Jul 2, 2022

Study of Penn Patients with Decade-Long Leukemia Remissions after CAR T Cell Therapy Reveals New Details About Persistence of Personalized “Living Drug” Cells

Posted by in categories: biotech/medical, genetics

PHILADELPHIA — In the summer of 2010, Bill Ludwig and Doug Olson were battling an insidious blood cancer called chronic lymphocytic leukemia (CLL). They’d both received numerous treatments, and as remaining options became scarce, they volunteered to become the first participants in a clinical trial of an experimental therapy underway at the Abramson Cancer Center and the Perelman School of Medicine at the University of Pennsylvania. The treatment would eradicate their end-stage leukemia, generate headlines across the globe, and usher in a new era of highly personalized medicine. Called Chimeric Antigen Receptor (CAR) T cells, these genetically modified tumor-targeting cells are a living drug made for each patient out of their own cells. Today, an analysis of these two patients published in Nature from the Penn researchers and colleagues from Children’s Hospital of Philadelphia explains the longest persistence of CAR T cell therapy recorded to date against CLL, and shows that the CAR T cells remained detectable at least a decade after infusion, with sustained remission in both patients.

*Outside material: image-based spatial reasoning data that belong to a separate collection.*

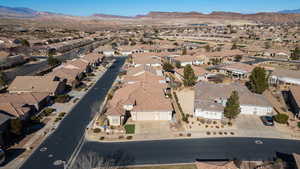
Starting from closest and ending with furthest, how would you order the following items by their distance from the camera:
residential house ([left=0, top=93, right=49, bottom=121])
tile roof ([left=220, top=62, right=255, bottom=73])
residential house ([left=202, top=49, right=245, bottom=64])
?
1. residential house ([left=0, top=93, right=49, bottom=121])
2. tile roof ([left=220, top=62, right=255, bottom=73])
3. residential house ([left=202, top=49, right=245, bottom=64])

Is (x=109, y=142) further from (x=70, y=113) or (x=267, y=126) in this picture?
(x=267, y=126)

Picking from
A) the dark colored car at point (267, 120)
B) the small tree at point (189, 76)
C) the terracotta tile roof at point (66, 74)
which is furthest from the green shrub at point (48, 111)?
the dark colored car at point (267, 120)

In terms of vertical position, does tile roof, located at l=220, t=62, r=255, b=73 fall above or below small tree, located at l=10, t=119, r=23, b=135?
above

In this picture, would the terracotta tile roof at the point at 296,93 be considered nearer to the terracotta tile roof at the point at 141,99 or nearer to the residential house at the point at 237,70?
the residential house at the point at 237,70

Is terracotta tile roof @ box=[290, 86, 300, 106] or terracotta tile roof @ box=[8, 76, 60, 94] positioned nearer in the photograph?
terracotta tile roof @ box=[290, 86, 300, 106]

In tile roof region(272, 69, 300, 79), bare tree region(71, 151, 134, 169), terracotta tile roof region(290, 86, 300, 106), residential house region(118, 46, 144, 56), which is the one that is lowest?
bare tree region(71, 151, 134, 169)

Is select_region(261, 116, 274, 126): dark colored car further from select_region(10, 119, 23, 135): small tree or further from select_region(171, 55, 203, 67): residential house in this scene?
select_region(171, 55, 203, 67): residential house

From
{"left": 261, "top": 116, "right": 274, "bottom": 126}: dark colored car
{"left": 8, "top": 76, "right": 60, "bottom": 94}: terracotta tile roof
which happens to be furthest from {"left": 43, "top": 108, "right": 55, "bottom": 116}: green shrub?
{"left": 261, "top": 116, "right": 274, "bottom": 126}: dark colored car
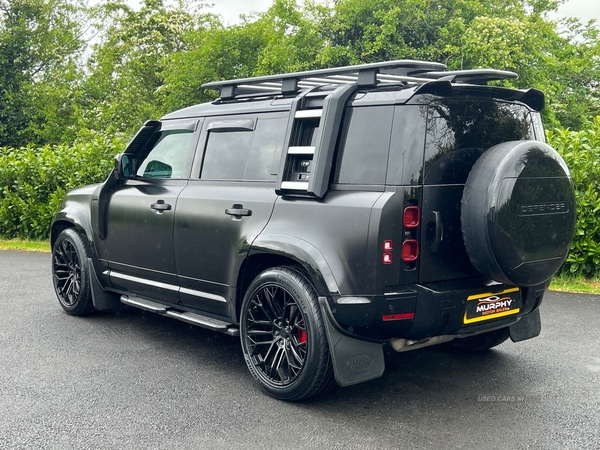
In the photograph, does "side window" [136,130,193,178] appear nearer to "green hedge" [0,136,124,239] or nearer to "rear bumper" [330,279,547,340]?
"rear bumper" [330,279,547,340]

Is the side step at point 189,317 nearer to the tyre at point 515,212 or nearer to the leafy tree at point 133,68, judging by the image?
the tyre at point 515,212

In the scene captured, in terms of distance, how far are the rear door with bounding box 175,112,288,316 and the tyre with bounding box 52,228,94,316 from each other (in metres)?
1.56

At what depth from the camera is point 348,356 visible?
382cm

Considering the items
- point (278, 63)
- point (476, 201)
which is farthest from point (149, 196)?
point (278, 63)

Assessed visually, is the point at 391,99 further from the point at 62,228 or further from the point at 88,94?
the point at 88,94

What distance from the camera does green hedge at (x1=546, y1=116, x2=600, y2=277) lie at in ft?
24.6

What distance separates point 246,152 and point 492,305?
2.06 m

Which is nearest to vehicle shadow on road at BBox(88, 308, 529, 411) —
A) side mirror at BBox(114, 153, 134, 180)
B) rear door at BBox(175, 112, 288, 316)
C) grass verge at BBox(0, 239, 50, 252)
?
rear door at BBox(175, 112, 288, 316)

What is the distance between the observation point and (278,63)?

“This long-term remission is remarkable, and witnessing patients living cancer-free is a testament to the tremendous potency of this “living drug” that works effectively against cancer cells,” said first author J. Joseph Melenhorst, PhD, a research professor of Pathology and Laboratory Medicine at Penn. “Witnessing our patients respond well to this innovative cellular therapy makes all of our efforts so worthwhile. being able to give them more time to live and to spend it with loved ones.”

CLL, the first cancer in which CAR T cells were studied and used at Penn, is the most common type of leukemia in adults. While treatment of the disease has improved, it remains incurable with standard approaches. Eventually, patients can become resistant to most therapies, and many still die of their disease.